→ **THE TASK**:
Answer these questions from the passage on archives below.
(a) What word has BBC's Radio 4 begun using as a noun without a definite or indefinite article?
(b) How many "archived" volumes of the computer game Sonic the Hedgehog are available for purchase?
(c) What was the earlier name of the UK institution now called The National Archives?

Digitisation of archives has opened up possibilities for access to huge quantities of material, be it text, image or audiovisual. The heritage sector is increasingly aware of the value its archives have for a professional audience and the broader public. They see the digitisation of their collections and the use of new techniques as improving access to their collections. In addition, cultural organizations increasingly recognize the value of recording, streaming online and archiving their conferences, performances and other live events, and of implementing content management systems that make this content accessible. According to a recent report, BBC’s Radio 4 has taken to using the word ‘archive’ as a noun, without a definite or indefinite article, as in, ‘the programme will feature archive to tell the story of …’. The same article highlights that there are even four ‘archived’ volumes of the computer game Sonic the Hedgehog available for purchase, inviting fans to ‘travel back in time to where it all began’. In the Netherlands the National Archive has always been called the National Archive, but its equivalent in the UK has just changed its name from the UK Public Record Office to The National Archives, implying that archives are collective memory banks instead of state instruments.

→ **PROVIDED INFORMATION**:
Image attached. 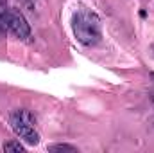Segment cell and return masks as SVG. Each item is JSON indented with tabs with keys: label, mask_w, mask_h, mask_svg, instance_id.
<instances>
[{
	"label": "cell",
	"mask_w": 154,
	"mask_h": 153,
	"mask_svg": "<svg viewBox=\"0 0 154 153\" xmlns=\"http://www.w3.org/2000/svg\"><path fill=\"white\" fill-rule=\"evenodd\" d=\"M72 31L81 45L91 47V45L99 43V40L102 36L100 18L91 9H86V7L77 9L72 16Z\"/></svg>",
	"instance_id": "6da1fadb"
},
{
	"label": "cell",
	"mask_w": 154,
	"mask_h": 153,
	"mask_svg": "<svg viewBox=\"0 0 154 153\" xmlns=\"http://www.w3.org/2000/svg\"><path fill=\"white\" fill-rule=\"evenodd\" d=\"M9 122L14 130V133L23 139L29 144H38L39 142V133L34 128V117L31 112L27 110H14L13 114L9 115Z\"/></svg>",
	"instance_id": "7a4b0ae2"
},
{
	"label": "cell",
	"mask_w": 154,
	"mask_h": 153,
	"mask_svg": "<svg viewBox=\"0 0 154 153\" xmlns=\"http://www.w3.org/2000/svg\"><path fill=\"white\" fill-rule=\"evenodd\" d=\"M5 29L11 31L16 38H20V40L29 38V34H31V27H29L25 16H23L18 9H14V7H9V9H7Z\"/></svg>",
	"instance_id": "3957f363"
},
{
	"label": "cell",
	"mask_w": 154,
	"mask_h": 153,
	"mask_svg": "<svg viewBox=\"0 0 154 153\" xmlns=\"http://www.w3.org/2000/svg\"><path fill=\"white\" fill-rule=\"evenodd\" d=\"M4 151H25V146L20 142V141H9V142H5L4 144Z\"/></svg>",
	"instance_id": "277c9868"
},
{
	"label": "cell",
	"mask_w": 154,
	"mask_h": 153,
	"mask_svg": "<svg viewBox=\"0 0 154 153\" xmlns=\"http://www.w3.org/2000/svg\"><path fill=\"white\" fill-rule=\"evenodd\" d=\"M48 150L50 151H77L75 146H70V144H52V146H48Z\"/></svg>",
	"instance_id": "5b68a950"
},
{
	"label": "cell",
	"mask_w": 154,
	"mask_h": 153,
	"mask_svg": "<svg viewBox=\"0 0 154 153\" xmlns=\"http://www.w3.org/2000/svg\"><path fill=\"white\" fill-rule=\"evenodd\" d=\"M7 5L5 4H2L0 2V29L2 31H5V18H7Z\"/></svg>",
	"instance_id": "8992f818"
},
{
	"label": "cell",
	"mask_w": 154,
	"mask_h": 153,
	"mask_svg": "<svg viewBox=\"0 0 154 153\" xmlns=\"http://www.w3.org/2000/svg\"><path fill=\"white\" fill-rule=\"evenodd\" d=\"M23 2H25V4H27V5H31V4H34V2H36V0H23Z\"/></svg>",
	"instance_id": "52a82bcc"
},
{
	"label": "cell",
	"mask_w": 154,
	"mask_h": 153,
	"mask_svg": "<svg viewBox=\"0 0 154 153\" xmlns=\"http://www.w3.org/2000/svg\"><path fill=\"white\" fill-rule=\"evenodd\" d=\"M151 77H152V79H154V72H152V74H151Z\"/></svg>",
	"instance_id": "ba28073f"
},
{
	"label": "cell",
	"mask_w": 154,
	"mask_h": 153,
	"mask_svg": "<svg viewBox=\"0 0 154 153\" xmlns=\"http://www.w3.org/2000/svg\"><path fill=\"white\" fill-rule=\"evenodd\" d=\"M152 105H154V94H152Z\"/></svg>",
	"instance_id": "9c48e42d"
}]
</instances>
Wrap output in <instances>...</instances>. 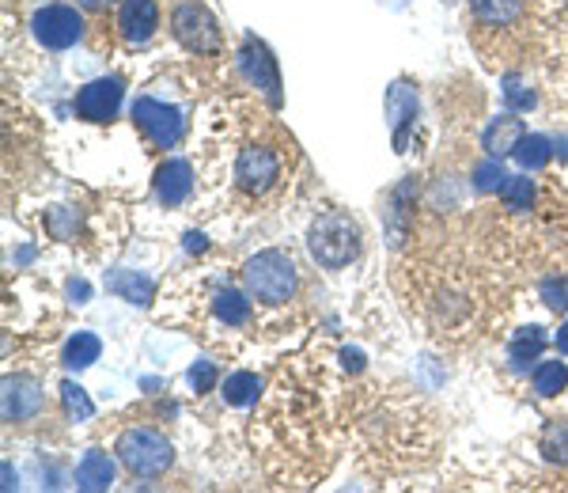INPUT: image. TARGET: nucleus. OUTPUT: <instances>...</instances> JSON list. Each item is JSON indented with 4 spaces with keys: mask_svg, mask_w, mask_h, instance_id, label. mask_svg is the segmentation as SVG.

→ **RESULT FOR THIS TASK**:
(a) "Archive"
(b) Four
(c) The UK Public Record Office